I don't get one with my parents and I hate having to live with them. I only have one friend left who helps me through, and he just started ignoring me on Facebook, and I EFFING LIKE HIM. Also, his girlfriend hates me because I told him her secret, which I realise was a mistake and I apologized for but now she's a cold hearted bitch to me even though they're still together.
My one friend came out as bi to me last night and I'm proud of him but he told a few other people, who also know I'm bi, and they gave him more support! Like, I did it first, I paved the effing way, but he gets more support than me. I'm a useless human being who does nothing but feel sad and love the wrong people. I'm never going to get through this and I'm never going to amount to anything. I'm ugly, and no one would ever date me. I'm fat and I have been for years, I know I can change, but I keep having to stop because it turns into an eating disorder. I want to die so much, and I want to cut, but I can't bring myself todo it because I'm a coward. I don't know what to do. I just want someone to help me so bad. I'm lost and I can't find my way and I need someone to show me.
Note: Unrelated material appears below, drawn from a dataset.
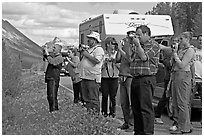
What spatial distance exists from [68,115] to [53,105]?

I'm sorry for wasting your time, guys. I am.

uglyinsideandout
July 28th, 2013, 11:34 PM
I don't think you're ugly you look really nice to me. I'm sorry you're feeling down and no one responded to your post before now. I wish it was someone better than me that responded.

Plasma
July 28th, 2013, 11:45 PM
No, youre not useless. It's just a tough time in your life. You'll get through it, trust me. I was born living in a trailer and my dirtbag dad left when i was really little. This went on until I was 8, and now i have a stepdad who seemingly hates me. But I got through my sad years and im fine now. You'll make it. Just dont give up. :)

Surreal
July 28th, 2013, 11:48 PM
I'm a useless human being
I'm never going to get through this and I'm never going to amount to anything.
I'm ugly, and no one would ever date me. I'm fat and I have been for years, I know I can change

I'm a wonderful human being
I'm [-]never[/-] going to get through this and I'm [-]never[/-] going to amount to something.
I'm beautiful, and I will find someone who loves me. I'm beautiful just the way I am, I don't have to change

Keep your chin up and stay positive!

Christian C
July 29th, 2013, 02:35 PM
jojo1189,

It doesn't make you a coward at all for being afraid to cut yourself. It just means that you are being stronger than some others that have been having difficulties in there life and feel that it is all that they can do. If you'd like to ever talk to you problems directly to someone you can always send me a PM and I'll gladly listen and try to give the best advice that I can to you!

~Christian.

Fanta_Lover44
July 30th, 2013, 03:13 AM
Hey,
no-one is useless, we are all unique in our special ways, for me it took me years to see that, you are stronger then feeling the urge to cut and you feel like dying. Don't do it. We're so young and we are at the time where we can make change to help us later in life. It's hard yes I know, but you just got to hang on in there. I'm here if you need the chat.